▸ **TASK REQUIREMENTS**: Each of the entries should be retyped precisely as it appears.

——

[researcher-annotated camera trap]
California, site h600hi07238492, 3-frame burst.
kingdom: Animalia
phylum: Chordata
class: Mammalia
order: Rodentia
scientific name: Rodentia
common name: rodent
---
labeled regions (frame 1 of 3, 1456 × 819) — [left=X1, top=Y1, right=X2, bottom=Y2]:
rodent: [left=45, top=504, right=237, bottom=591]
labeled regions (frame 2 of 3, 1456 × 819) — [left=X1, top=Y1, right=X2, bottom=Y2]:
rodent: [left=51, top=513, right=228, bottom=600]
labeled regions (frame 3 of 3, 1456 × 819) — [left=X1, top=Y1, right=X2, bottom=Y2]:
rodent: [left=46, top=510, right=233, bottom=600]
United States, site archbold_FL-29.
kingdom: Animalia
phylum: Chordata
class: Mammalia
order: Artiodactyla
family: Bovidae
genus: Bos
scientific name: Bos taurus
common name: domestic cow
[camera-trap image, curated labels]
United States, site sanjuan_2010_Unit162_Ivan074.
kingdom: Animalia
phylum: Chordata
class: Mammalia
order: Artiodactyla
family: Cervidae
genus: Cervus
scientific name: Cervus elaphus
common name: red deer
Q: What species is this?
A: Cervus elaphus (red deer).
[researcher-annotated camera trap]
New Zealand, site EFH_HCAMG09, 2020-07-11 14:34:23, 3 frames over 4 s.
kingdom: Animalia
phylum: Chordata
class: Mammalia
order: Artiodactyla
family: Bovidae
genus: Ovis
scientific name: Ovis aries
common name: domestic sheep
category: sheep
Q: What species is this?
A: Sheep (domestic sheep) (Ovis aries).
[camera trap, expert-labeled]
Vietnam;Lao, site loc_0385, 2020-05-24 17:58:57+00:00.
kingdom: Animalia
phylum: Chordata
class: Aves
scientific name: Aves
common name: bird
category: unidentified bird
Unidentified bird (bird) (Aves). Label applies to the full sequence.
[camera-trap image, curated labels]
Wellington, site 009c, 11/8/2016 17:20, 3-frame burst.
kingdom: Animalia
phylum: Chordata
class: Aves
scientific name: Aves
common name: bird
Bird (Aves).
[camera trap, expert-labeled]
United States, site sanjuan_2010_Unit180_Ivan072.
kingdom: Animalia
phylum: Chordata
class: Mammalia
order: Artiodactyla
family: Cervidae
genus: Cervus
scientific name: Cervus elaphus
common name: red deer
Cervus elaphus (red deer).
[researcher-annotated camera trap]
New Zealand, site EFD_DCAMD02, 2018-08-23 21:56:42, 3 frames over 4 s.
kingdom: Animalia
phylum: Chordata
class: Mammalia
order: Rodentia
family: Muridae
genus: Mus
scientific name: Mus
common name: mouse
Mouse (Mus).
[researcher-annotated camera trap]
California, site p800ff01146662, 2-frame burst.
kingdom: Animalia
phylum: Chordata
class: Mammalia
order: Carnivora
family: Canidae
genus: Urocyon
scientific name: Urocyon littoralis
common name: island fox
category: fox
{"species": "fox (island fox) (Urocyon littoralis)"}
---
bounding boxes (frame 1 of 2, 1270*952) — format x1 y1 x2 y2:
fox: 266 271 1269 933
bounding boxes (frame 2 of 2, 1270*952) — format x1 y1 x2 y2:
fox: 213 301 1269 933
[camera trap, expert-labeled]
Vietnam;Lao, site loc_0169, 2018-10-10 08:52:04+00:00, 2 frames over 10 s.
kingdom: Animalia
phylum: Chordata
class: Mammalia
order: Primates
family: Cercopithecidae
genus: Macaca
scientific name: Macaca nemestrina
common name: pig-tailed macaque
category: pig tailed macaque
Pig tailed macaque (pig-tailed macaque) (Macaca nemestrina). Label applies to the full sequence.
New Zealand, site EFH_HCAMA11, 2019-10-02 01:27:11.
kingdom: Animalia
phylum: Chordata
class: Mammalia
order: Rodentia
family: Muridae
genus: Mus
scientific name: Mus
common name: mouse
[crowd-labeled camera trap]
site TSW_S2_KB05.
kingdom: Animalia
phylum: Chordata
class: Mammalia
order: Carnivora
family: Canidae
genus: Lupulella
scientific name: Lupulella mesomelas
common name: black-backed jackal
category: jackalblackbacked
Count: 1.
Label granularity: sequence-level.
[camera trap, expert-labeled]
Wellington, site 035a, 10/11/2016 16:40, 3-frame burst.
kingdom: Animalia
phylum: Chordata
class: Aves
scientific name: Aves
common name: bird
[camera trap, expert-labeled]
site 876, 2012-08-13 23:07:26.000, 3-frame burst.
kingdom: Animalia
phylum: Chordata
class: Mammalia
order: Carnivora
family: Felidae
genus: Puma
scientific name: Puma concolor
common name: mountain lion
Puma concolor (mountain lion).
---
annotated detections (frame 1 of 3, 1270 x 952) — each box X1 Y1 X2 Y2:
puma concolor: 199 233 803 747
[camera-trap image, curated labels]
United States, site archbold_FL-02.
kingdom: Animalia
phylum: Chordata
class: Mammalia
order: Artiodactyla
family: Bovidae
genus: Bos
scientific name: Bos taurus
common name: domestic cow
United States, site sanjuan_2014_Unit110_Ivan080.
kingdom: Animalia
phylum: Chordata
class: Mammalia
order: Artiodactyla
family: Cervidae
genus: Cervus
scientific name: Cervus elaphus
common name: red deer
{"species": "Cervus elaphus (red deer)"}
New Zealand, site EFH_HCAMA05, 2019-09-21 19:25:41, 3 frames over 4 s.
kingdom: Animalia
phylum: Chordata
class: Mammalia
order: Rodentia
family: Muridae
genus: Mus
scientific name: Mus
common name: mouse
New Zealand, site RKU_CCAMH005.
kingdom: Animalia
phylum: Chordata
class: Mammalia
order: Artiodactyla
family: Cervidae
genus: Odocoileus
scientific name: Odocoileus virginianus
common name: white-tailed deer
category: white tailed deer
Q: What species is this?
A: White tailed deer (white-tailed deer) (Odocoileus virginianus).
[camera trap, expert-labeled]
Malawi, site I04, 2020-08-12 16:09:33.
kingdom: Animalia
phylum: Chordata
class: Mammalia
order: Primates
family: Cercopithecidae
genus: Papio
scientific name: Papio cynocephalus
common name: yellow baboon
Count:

——

▸ **WRITTEN SOLUTION**:
[researcher-annotated camera trap]
California, site h600hi07238492, 3-frame burst.
kingdom: Animalia
phylum: Chordata
class: Mammalia
order: Rodentia
scientific name: Rodentia
common name: rodent
---
labeled regions (frame 1 of 3, 1456 × 819) — [left=X1, top=Y1, right=X2, bottom=Y2]:
rodent: [left=45, top=504, right=237, bottom=591]
labeled regions (frame 2 of 3, 1456 × 819) — [left=X1, top=Y1, right=X2, bottom=Y2]:
rodent: [left=51, top=513, right=228, bottom=600]
labeled regions (frame 3 of 3, 1456 × 819) — [left=X1, top=Y1, right=X2, bottom=Y2]:
rodent: [left=46, top=510, right=233, bottom=600]
United States, site archbold_FL-29.
kingdom: Animalia
phylum: Chordata
class: Mammalia
order: Artiodactyla
family: Bovidae
genus: Bos
scientific name: Bos taurus
common name: domestic cow
[camera-trap image, curated labels]
United States, site sanjuan_2010_Unit162_Ivan074.
kingdom: Animalia
phylum: Chordata
class: Mammalia
order: Artiodactyla
family: Cervidae
genus: Cervus
scientific name: Cervus elaphus
common name: red deer
Q: What species is this?
A: Cervus elaphus (red deer).
[researcher-annotated camera trap]
New Zealand, site EFH_HCAMG09, 2020-07-11 14:34:23, 3 frames over 4 s.
kingdom: Animalia
phylum: Chordata
class: Mammalia
order: Artiodactyla
family: Bovidae
genus: Ovis
scientific name: Ovis aries
common name: domestic sheep
category: sheep
Q: What species is this?
A: Sheep (domestic sheep) (Ovis aries).
[camera trap, expert-labeled]
Vietnam;Lao, site loc_0385, 2020-05-24 17:58:57+00:00.
kingdom: Animalia
phylum: Chordata
class: Aves
scientific name: Aves
common name: bird
category: unidentified bird
Unidentified bird (bird) (Aves). Label applies to the full sequence.
[camera-trap image, curated labels]
Wellington, site 009c, 11/8/2016 17:20, 3-frame burst.
kingdom: Animalia
phylum: Chordata
class: Aves
scientific name: Aves
common name: bird
Bird (Aves).
[camera trap, expert-labeled]
United States, site sanjuan_2010_Unit180_Ivan072.
kingdom: Animalia
phylum: Chordata
class: Mammalia
order: Artiodactyla
family: Cervidae
genus: Cervus
scientific name: Cervus elaphus
common name: red deer
Cervus elaphus (red deer).
[researcher-annotated camera trap]
New Zealand, site EFD_DCAMD02, 2018-08-23 21:56:42, 3 frames over 4 s.
kingdom: Animalia
phylum: Chordata
class: Mammalia
order: Rodentia
family: Muridae
genus: Mus
scientific name: Mus
common name: mouse
Mouse (Mus).
[researcher-annotated camera trap]
California, site p800ff01146662, 2-frame burst.
kingdom: Animalia
phylum: Chordata
class: Mammalia
order: Carnivora
family: Canidae
genus: Urocyon
scientific name: Urocyon littoralis
common name: island fox
category: fox
{"species": "fox (island fox) (Urocyon littoralis)"}
---
bounding boxes (frame 1 of 2, 1270*952) — format x1 y1 x2 y2:
fox: 266 271 1269 933
bounding boxes (frame 2 of 2, 1270*952) — format x1 y1 x2 y2:
fox: 213 301 1269 933
[camera trap, expert-labeled]
Vietnam;Lao, site loc_0169, 2018-10-10 08:52:04+00:00, 2 frames over 10 s.
kingdom: Animalia
phylum: Chordata
class: Mammalia
order: Primates
family: Cercopithecidae
genus: Macaca
scientific name: Macaca nemestrina
common name: pig-tailed macaque
category: pig tailed macaque
Pig tailed macaque (pig-tailed macaque) (Macaca nemestrina). Label applies to the full sequence.
New Zealand, site EFH_HCAMA11, 2019-10-02 01:27:11.
kingdom: Animalia
phylum: Chordata
class: Mammalia
order: Rodentia
family: Muridae
genus: Mus
scientific name: Mus
common name: mouse
[crowd-labeled camera trap]
site TSW_S2_KB05.
kingdom: Animalia
phylum: Chordata
class: Mammalia
order: Carnivora
family: Canidae
genus: Lupulella
scientific name: Lupulella mesomelas
common name: black-backed jackal
category: jackalblackbacked
Count: 1.
Label granularity: sequence-level.
[camera trap, expert-labeled]
Wellington, site 035a, 10/11/2016 16:40, 3-frame burst.
kingdom: Animalia
phylum: Chordata
class: Aves
scientific name: Aves
common name: bird
[camera trap, expert-labeled]
site 876, 2012-08-13 23:07:26.000, 3-frame burst.
kingdom: Animalia
phylum: Chordata
class: Mammalia
order: Carnivora
family: Felidae
genus: Puma
scientific name: Puma concolor
common name: mountain lion
Puma concolor (mountain lion).
---
annotated detections (frame 1 of 3, 1270 x 952) — each box X1 Y1 X2 Y2:
puma concolor: 199 233 803 747
[camera-trap image, curated labels]
United States, site archbold_FL-02.
kingdom: Animalia
phylum: Chordata
class: Mammalia
order: Artiodactyla
family: Bovidae
genus: Bos
scientific name: Bos taurus
common name: domestic cow
United States, site sanjuan_2014_Unit110_Ivan080.
kingdom: Animalia
phylum: Chordata
class: Mammalia
order: Artiodactyla
family: Cervidae
genus: Cervus
scientific name: Cervus elaphus
common name: red deer
{"species": "Cervus elaphus (red deer)"}
New Zealand, site EFH_HCAMA05, 2019-09-21 19:25:41, 3 frames over 4 s.
kingdom: Animalia
phylum: Chordata
class: Mammalia
order: Rodentia
family: Muridae
genus: Mus
scientific name: Mus
common name: mouse
New Zealand, site RKU_CCAMH005.
kingdom: Animalia
phylum: Chordata
class: Mammalia
order: Artiodactyla
family: Cervidae
genus: Odocoileus
scientific name: Odocoileus virginianus
common name: white-tailed deer
category: white tailed deer
Q: What species is this?
A: White tailed deer (white-tailed deer) (Odocoileus virginianus).
[camera trap, expert-labeled]
Malawi, site I04, 2020-08-12 16:09:33.
kingdom: Animalia
phylum: Chordata
class: Mammalia
order: Primates
family: Cercopithecidae
genus: Papio
scientific name: Papio cynocephalus
common name: yellow baboon
Count:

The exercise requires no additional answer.